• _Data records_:
◆ ◆ ◆ ◆
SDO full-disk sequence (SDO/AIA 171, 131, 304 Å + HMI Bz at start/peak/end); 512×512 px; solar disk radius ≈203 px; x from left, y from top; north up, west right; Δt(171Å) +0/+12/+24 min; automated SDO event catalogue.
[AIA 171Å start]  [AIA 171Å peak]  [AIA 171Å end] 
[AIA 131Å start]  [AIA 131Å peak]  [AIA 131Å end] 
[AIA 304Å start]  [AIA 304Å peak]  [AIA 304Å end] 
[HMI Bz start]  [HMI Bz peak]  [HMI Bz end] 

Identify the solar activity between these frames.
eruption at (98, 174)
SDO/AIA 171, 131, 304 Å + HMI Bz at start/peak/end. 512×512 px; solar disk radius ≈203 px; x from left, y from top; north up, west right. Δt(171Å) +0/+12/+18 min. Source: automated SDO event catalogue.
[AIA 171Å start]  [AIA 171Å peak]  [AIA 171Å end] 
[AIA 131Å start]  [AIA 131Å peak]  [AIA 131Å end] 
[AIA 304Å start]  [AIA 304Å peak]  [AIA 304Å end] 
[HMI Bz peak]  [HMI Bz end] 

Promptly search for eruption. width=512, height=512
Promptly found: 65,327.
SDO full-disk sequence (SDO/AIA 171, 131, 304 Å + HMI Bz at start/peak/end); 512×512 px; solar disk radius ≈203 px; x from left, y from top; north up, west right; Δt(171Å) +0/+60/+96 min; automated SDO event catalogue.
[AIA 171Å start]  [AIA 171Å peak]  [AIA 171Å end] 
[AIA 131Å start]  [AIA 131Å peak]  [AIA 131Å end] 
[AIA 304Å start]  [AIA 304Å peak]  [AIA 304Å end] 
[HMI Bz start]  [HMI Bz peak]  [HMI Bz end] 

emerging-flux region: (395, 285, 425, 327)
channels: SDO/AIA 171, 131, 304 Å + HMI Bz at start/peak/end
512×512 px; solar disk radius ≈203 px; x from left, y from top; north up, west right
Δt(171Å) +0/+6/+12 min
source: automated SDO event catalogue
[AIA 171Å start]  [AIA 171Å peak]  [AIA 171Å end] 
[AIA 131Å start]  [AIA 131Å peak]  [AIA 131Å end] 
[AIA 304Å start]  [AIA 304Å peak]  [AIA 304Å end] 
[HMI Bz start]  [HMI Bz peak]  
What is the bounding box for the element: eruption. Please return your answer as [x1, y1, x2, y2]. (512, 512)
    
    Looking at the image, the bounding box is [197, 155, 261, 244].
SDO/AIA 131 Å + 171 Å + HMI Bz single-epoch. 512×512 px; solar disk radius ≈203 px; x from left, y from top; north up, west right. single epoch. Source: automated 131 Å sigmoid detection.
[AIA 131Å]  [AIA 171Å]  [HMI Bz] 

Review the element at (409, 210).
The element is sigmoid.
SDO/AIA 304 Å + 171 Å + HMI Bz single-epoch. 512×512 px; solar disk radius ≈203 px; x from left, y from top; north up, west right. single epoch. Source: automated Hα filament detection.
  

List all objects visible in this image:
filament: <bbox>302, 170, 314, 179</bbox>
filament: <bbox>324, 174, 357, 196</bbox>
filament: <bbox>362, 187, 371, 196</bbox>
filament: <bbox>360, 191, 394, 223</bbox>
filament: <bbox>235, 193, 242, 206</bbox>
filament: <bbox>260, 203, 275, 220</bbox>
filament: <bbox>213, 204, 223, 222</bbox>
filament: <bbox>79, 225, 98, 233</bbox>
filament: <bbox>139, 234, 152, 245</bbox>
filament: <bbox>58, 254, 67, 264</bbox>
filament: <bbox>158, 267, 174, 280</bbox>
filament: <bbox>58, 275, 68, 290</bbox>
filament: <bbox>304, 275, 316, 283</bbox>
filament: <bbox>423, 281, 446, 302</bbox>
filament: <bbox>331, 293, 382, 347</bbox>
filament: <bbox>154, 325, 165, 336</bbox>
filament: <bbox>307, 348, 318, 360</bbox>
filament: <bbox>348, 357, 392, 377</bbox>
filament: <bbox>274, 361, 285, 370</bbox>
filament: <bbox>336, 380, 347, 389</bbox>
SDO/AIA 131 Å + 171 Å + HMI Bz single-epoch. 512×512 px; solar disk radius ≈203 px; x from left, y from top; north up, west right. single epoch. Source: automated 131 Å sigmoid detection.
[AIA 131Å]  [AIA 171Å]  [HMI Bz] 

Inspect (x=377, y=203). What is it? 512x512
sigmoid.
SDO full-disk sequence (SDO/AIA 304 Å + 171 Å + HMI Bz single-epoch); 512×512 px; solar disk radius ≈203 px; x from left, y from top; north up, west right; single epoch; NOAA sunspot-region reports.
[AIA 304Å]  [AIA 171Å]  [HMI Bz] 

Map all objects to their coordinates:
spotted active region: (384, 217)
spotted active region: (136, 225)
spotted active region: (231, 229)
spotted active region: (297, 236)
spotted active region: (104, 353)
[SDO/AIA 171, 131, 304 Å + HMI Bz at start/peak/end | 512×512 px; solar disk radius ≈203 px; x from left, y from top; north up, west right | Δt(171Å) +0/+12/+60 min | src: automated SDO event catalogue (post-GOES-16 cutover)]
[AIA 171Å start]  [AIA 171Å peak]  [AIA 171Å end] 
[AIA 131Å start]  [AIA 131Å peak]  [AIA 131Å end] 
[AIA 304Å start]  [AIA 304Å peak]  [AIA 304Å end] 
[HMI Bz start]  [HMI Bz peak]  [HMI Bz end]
◆ ◆ ◆ ◆
• _What is being asked_:
Recast the lines from the start of the material through the line containing "Promptly found: 65,327.", inclusive, as a numbered list with blank lines omitted. Include only those lines.

• _Exercise response_:
1. SDO full-disk sequence (SDO/AIA 171, 131, 304 Å + HMI Bz at start/peak/end); 512×512 px; solar disk radius ≈203 px; x from left, y from top; north up, west right; Δt(171Å) +0/+12/+24 min; automated SDO event catalogue.
2. [AIA 171Å start]  [AIA 171Å peak]  [AIA 171Å end] 
3. [AIA 131Å start]  [AIA 131Å peak]  [AIA 131Å end] 
4. [AIA 304Å start]  [AIA 304Å peak]  [AIA 304Å end] 
5. [HMI Bz start]  [HMI Bz peak]  [HMI Bz end] 
6. Identify the solar activity between these frames.
7. eruption at (98, 174)
8. SDO/AIA 171, 131, 304 Å + HMI Bz at start/peak/end. 512×512 px; solar disk radius ≈203 px; x from left, y from top; north up, west right. Δt(171Å) +0/+12/+18 min. Source: automated SDO event catalogue.
9. [AIA 171Å start]  [AIA 171Å peak]  [AIA 171Å end] 
10. [AIA 131Å start]  [AIA 131Å peak]  [AIA 131Å end] 
11. [AIA 304Å start]  [AIA 304Å peak]  [AIA 304Å end] 
12. [HMI Bz peak]  [HMI Bz end] 
13. Promptly search for eruption. width=512, height=512
14. Promptly found: 65,327.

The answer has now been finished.